Ujjal Chatterjee (born 1959) is an Indian politician from West Bengal. He is a former member of the West Bengal Legislative Assembly from Kulti Assembly constituency in Paschim Bardhaman district. He won the 2016 West Bengal Legislative Assembly election representing the All India Trinamool Congress.

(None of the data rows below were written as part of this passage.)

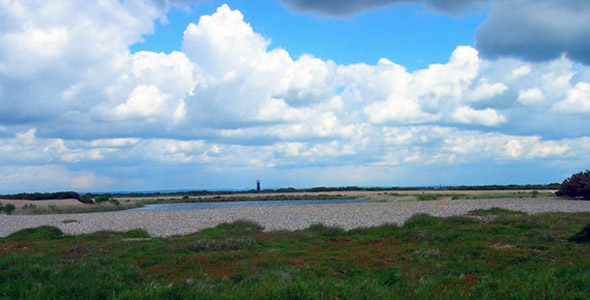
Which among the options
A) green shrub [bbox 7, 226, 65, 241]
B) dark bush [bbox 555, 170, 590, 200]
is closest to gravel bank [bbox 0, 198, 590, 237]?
green shrub [bbox 7, 226, 65, 241]

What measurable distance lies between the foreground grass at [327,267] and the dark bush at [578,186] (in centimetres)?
3109

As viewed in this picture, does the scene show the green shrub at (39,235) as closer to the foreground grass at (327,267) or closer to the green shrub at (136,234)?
the green shrub at (136,234)

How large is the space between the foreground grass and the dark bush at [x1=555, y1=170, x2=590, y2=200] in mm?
31092

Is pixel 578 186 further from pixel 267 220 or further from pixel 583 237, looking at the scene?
pixel 583 237

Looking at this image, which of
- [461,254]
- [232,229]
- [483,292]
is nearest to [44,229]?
[232,229]

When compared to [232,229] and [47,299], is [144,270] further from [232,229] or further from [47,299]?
[232,229]

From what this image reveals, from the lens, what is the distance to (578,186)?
49469 mm

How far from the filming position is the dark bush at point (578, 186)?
1917 inches

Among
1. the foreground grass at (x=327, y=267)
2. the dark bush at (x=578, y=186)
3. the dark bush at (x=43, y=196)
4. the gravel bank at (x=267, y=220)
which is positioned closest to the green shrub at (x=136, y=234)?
the gravel bank at (x=267, y=220)

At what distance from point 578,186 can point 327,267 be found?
47.5m

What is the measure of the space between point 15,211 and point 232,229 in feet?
138

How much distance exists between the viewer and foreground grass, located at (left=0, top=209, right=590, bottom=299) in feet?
29.5

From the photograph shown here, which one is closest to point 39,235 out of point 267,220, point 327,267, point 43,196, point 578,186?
point 267,220

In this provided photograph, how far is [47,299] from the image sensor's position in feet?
27.8
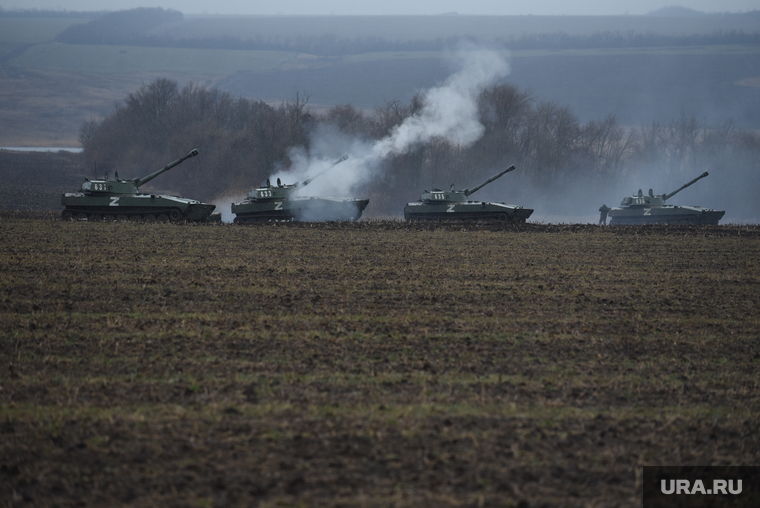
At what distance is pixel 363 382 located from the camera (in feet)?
28.0

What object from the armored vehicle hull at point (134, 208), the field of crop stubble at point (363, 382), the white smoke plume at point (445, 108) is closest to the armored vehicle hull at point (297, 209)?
the armored vehicle hull at point (134, 208)

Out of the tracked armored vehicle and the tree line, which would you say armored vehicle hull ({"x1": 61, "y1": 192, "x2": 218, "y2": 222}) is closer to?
the tracked armored vehicle

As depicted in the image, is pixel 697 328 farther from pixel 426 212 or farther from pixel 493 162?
pixel 493 162

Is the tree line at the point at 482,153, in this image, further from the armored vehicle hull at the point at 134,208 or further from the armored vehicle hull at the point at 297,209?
the armored vehicle hull at the point at 134,208

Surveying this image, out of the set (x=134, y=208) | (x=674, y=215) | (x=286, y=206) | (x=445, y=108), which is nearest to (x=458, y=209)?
(x=286, y=206)

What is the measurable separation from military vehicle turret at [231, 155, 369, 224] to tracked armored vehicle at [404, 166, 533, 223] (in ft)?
9.40

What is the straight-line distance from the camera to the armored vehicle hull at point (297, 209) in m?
29.7

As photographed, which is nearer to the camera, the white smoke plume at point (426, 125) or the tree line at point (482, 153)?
the white smoke plume at point (426, 125)

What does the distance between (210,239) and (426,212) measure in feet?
39.4

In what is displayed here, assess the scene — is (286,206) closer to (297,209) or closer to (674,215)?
(297,209)

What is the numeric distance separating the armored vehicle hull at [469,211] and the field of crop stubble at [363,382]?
13206 mm

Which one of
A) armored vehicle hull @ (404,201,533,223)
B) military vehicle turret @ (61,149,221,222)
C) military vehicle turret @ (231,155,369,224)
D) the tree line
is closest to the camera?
military vehicle turret @ (61,149,221,222)

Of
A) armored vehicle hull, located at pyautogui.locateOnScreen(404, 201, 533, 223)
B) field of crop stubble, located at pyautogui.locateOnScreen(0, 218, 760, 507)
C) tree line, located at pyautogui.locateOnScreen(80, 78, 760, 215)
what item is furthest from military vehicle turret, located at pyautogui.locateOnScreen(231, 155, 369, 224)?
tree line, located at pyautogui.locateOnScreen(80, 78, 760, 215)

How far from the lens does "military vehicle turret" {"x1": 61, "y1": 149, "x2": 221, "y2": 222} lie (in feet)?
92.5
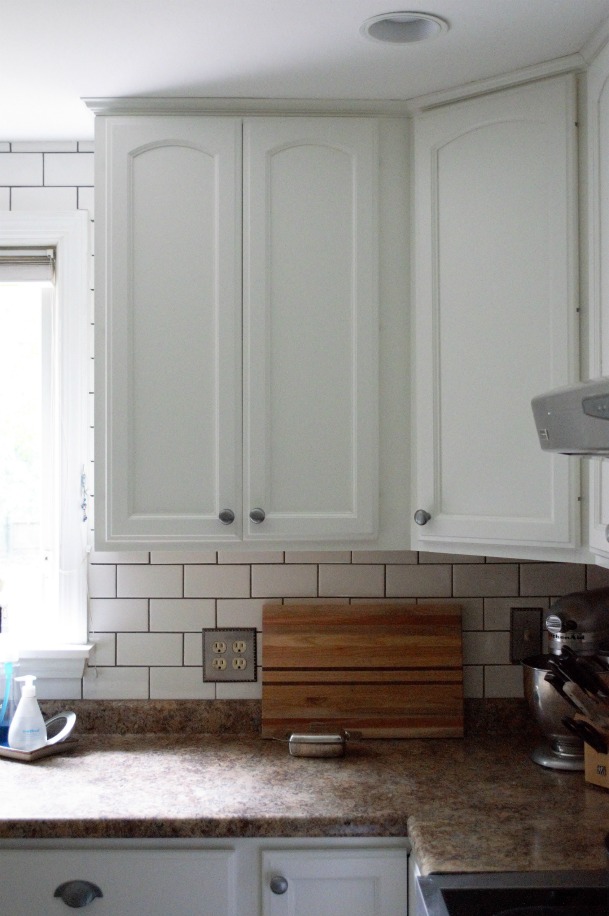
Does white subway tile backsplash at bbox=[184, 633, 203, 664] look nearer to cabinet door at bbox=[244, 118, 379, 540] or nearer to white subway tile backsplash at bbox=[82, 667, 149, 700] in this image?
white subway tile backsplash at bbox=[82, 667, 149, 700]

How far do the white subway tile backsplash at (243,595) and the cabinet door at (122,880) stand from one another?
22.8 inches

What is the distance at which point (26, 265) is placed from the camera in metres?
2.35

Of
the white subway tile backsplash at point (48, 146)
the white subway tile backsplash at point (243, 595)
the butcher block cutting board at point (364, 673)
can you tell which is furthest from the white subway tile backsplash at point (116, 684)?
the white subway tile backsplash at point (48, 146)

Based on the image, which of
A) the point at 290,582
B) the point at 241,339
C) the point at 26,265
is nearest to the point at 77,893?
the point at 290,582

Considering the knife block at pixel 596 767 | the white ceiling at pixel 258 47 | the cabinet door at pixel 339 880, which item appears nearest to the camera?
the white ceiling at pixel 258 47

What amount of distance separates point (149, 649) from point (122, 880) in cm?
65

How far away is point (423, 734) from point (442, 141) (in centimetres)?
139

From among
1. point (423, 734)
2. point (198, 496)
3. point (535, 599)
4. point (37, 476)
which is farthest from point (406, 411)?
point (37, 476)

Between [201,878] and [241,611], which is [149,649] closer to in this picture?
[241,611]

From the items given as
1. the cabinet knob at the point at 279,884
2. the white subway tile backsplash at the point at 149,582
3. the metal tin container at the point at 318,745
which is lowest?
the cabinet knob at the point at 279,884

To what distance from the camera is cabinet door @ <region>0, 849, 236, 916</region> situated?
5.74 feet

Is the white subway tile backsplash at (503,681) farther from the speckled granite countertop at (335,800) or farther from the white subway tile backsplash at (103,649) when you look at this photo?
the white subway tile backsplash at (103,649)

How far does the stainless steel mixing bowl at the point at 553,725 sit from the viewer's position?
6.50 ft

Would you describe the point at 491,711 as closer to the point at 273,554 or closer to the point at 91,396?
the point at 273,554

== Early life and education ==
Chatterjee is from Kulti, Paschim Bardhaman district, West Bengal. He is the son of late Umapada Chatterjee. He completed his BCom at a college affiliated with the University of Burdwan in 1980. His wife used to run her own business.

== Career ==
Chatterjee was first elected as an MLA when he won the 2006 West Bengal Legislative Assembly election from Kulti Assembly constituency representing the All India Trinamool Congress. He retained the seat for the Trinamool Congress winning the 2011 West Bengal Legislative Assembly election and was elected for a third time in the 2016 West Bengal Legislative Assembly election. In the 2021 Assembly election, he lost to Ajay Kumar Poddar of the Bharatiya Janata Party. In 2011, he polled 77,610 votes and defeated his nearest rival, Maniklal Acharya of the All India Forward Bloc, by a margin of 28,566 votes. In 2016, he polled 68,952 votes and defeated his closest opponent, Ajay Kumar Poddar of the Bharatiya Janata Party, by a margin of 19,488 votes. He lost the 2021 poll to Poddar of the BJP by a margin of 679 votes.